“Il metodo degli hotspot non è stato un’idea dell’Italia.” Comincia così il nuovo rapporto di Amnesty International che indaga cosa è cambiato per i profughi in arrivo nel nostro paese da quando è stata implementata la prassi degli hotspot su ordine dell’Unione Europea. Come si comprende da quella frase, il rapporto sta in bilico fra le responsabilità concrete dell’Italia, nei casi dove sono avvenute gravi violazioni, e la responsabilità politica dell’Europa.
Il rapporto di Amnesty di 65 pagine, che esce oggi, analizza le conseguenze delle tre missioni degli hotspot: la raccolta obbligatoria delle impronte digitali, lo screening immediato per stabilire le necessità di protezione e separare migranti irregolari da richiedenti asilo, e l’applicazione del rimpatrio forzato in paesi d’origine dove queste persone sono “a rischio di persecuzione o tortura.”
Secondo il Regolamento di Dublino, i profughi sono tenuti a richiedere asilo nel primo paese d’arrivo. Peccato che i profughi senza visti né documenti non viaggino in aeroplano, e così il primo paese d’arrivo sia quasi sempre l’Italia o la Grecia, le frontiere d’Europa per chi arriva da Africa e Medio Oriente. Secondo le norme di Dublino, l’identificazione della persona migrante andrebbe effettuata appunto nel primo paese d’arrivo. Fra il 2013 e il 2015, invece, l’Italia ha lasciato “scorrere” attraverso il proprio territorio tutti coloro che non volevano chiedere asilo qui, cioè la maggior parte dei profughi siriani ed eritrei – finché l’Europa non ha detto basta.

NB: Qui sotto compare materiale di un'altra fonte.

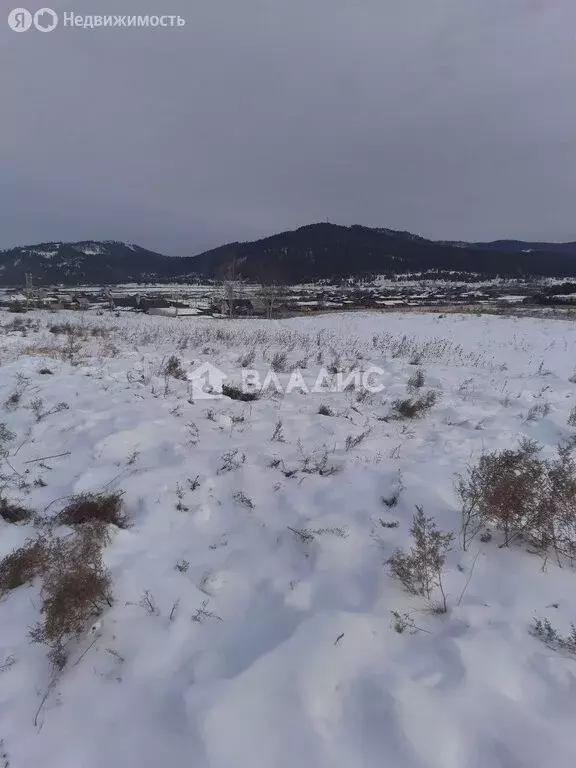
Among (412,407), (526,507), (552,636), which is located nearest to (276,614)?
(552,636)

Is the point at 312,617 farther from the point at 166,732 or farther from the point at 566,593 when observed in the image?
Answer: the point at 566,593

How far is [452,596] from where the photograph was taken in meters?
2.61

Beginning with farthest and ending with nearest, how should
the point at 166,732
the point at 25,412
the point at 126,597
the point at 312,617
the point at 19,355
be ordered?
the point at 19,355 < the point at 25,412 < the point at 126,597 < the point at 312,617 < the point at 166,732

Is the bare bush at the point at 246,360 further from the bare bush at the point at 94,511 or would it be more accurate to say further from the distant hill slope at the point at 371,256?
the distant hill slope at the point at 371,256

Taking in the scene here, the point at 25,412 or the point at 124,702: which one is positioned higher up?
the point at 25,412

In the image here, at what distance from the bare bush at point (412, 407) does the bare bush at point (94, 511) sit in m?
3.88

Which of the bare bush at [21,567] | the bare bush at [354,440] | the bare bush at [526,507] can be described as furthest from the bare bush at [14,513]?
the bare bush at [526,507]

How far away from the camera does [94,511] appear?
11.3 ft

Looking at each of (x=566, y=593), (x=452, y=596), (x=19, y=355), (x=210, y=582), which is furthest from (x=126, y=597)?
(x=19, y=355)

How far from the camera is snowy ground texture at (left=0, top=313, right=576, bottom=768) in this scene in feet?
6.20

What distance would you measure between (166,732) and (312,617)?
0.97 m

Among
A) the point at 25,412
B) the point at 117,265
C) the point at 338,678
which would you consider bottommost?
the point at 338,678

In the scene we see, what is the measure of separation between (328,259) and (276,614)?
169m

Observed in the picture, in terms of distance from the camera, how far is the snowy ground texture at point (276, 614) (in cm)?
189
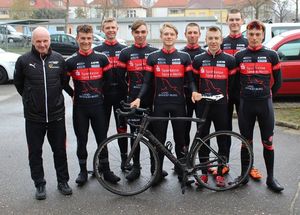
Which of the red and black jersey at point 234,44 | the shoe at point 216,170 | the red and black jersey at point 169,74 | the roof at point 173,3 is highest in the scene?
the roof at point 173,3

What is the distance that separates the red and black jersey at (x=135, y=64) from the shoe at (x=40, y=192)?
1483 millimetres

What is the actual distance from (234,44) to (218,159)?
1682mm

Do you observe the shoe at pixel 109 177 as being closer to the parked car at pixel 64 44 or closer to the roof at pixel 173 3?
the parked car at pixel 64 44

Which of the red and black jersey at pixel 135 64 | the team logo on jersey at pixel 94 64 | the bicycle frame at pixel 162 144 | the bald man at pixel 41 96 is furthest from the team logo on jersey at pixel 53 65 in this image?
the bicycle frame at pixel 162 144

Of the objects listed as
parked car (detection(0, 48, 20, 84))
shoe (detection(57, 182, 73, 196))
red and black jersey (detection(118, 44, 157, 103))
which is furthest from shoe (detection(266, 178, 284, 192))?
parked car (detection(0, 48, 20, 84))

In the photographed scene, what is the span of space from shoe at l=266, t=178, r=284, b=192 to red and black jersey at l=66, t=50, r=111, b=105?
2210 mm

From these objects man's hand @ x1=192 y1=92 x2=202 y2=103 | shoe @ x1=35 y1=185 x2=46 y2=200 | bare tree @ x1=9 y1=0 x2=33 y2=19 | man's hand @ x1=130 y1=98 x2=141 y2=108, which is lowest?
shoe @ x1=35 y1=185 x2=46 y2=200

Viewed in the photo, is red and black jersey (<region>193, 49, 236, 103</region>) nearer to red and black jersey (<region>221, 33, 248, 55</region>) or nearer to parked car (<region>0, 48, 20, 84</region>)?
red and black jersey (<region>221, 33, 248, 55</region>)

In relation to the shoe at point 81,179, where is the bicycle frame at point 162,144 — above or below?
above

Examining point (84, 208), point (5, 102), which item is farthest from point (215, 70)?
point (5, 102)

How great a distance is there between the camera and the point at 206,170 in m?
5.05

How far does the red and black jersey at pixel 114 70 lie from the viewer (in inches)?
207

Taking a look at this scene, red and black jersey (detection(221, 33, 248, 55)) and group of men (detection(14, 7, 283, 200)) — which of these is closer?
group of men (detection(14, 7, 283, 200))

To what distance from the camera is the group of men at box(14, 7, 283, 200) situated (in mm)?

Amnesty ha condotto la sua indagine a Roma, Palermo, Agrigento, Catania, Lampedusa, Taranto, Bari, Genova, Ventimiglia e Como, con interviste a 174 fra profughi e migranti. Ha anche incontrato molte ONG che operano sul territorio e alcuni funzionari europei, ma dichiara di non essere riuscita a ottenere risposte dal prefetto Giovanni Pinto né dal Ministero dell’Interno.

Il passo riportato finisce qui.